Le particelle elementari del pianeta-mondo sul quale viviamo ai tempi dell’Antropocene vengano illustrate nel loro compendio interrelato. Siamo tutti legati. Gli sbarchi e il conflitto arabo-israeliano, la foresta dei bisonti e i prezzi del latte a estrogeni, le scelte dei vegetariani, i colossi della meccanica, le prossime elezioni in Messico, India, la quantità di smog che respirano i nostri bambini (quante polveri sottili ci sono oggi a Milano?).

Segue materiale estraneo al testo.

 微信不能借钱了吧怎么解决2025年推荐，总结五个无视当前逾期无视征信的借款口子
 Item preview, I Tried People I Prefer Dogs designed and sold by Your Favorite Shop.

Bompan-Brambilla ipotizzano una pars costruens basata su 4 assunti, per altrettanti modelli di business nel bene o nel male, purché se ne esca da questa crisi climatica, tra questi punti: 1) Dal possesso all’uso. Il prodotto come servizio, tipo il car sharing: 2) Life-extension ovvero implementare la durabilità dei prodotti, rigenerarli, alimentare il circuito della restituzione e del buyback così come dell’upgrade dei servizi, senza riacquisto e dunque di nuovo consumo di risorse da 0: tutto è catena, nel cerchio, tutto è flusso.
Il fiume degli eventi lo stanno capendo in molti, e gli autori fanno anche i nomi: Renault (nonostante il mondo delle auto sia il mondo delle auto), o il gruppo Caterpillar, oltre a moltissime startup, che nascono come i millennials già nel corso del fiume del cambiamento.

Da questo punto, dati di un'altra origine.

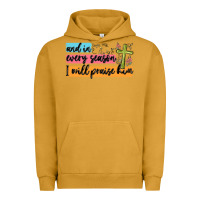 Pigment Peanut Butter and in every season i will praise him Urban Hoodie - MaliasSmallBusiness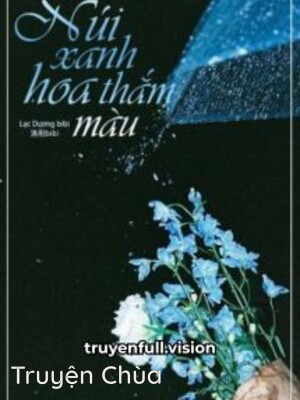 Núi Xanh Hoa Thắm Màu – Lạc Dương bibi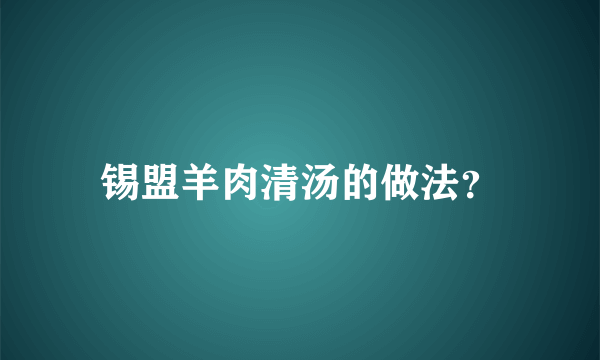 锡盟羊肉清汤的做法？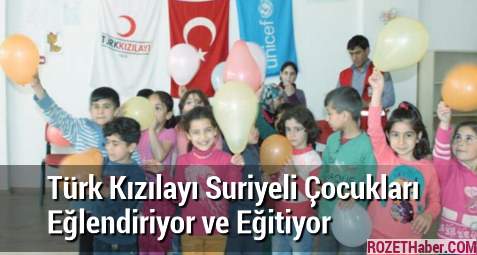 Türk Kızılayı Suriyeli Çocukları Eğlendiriyor ve Eğitiyor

Si deve iniziare la transizione da quel che c’è, e non per fare i realisti. Ma perché serve un puntello per ogni cosa, anche per i sogni.
Nella sezione finale del saggio anche consigli per le imprese e alcune interessanti interviste, tra le quali Kate Raworth l’ideatrice dell’economia ciambella e la signora dell’economia circolare, Ellen MacArthur dell’omonima Foundation.
Che cosa è l’economia circolare è scritto per permettere al lettore medio, oltre a quello specializzato, di acquisire consapevolezza e competenze, la sfida è lanciata: se vogliamo vedere il futuro, dobbiamo tutti diventare environmental maker.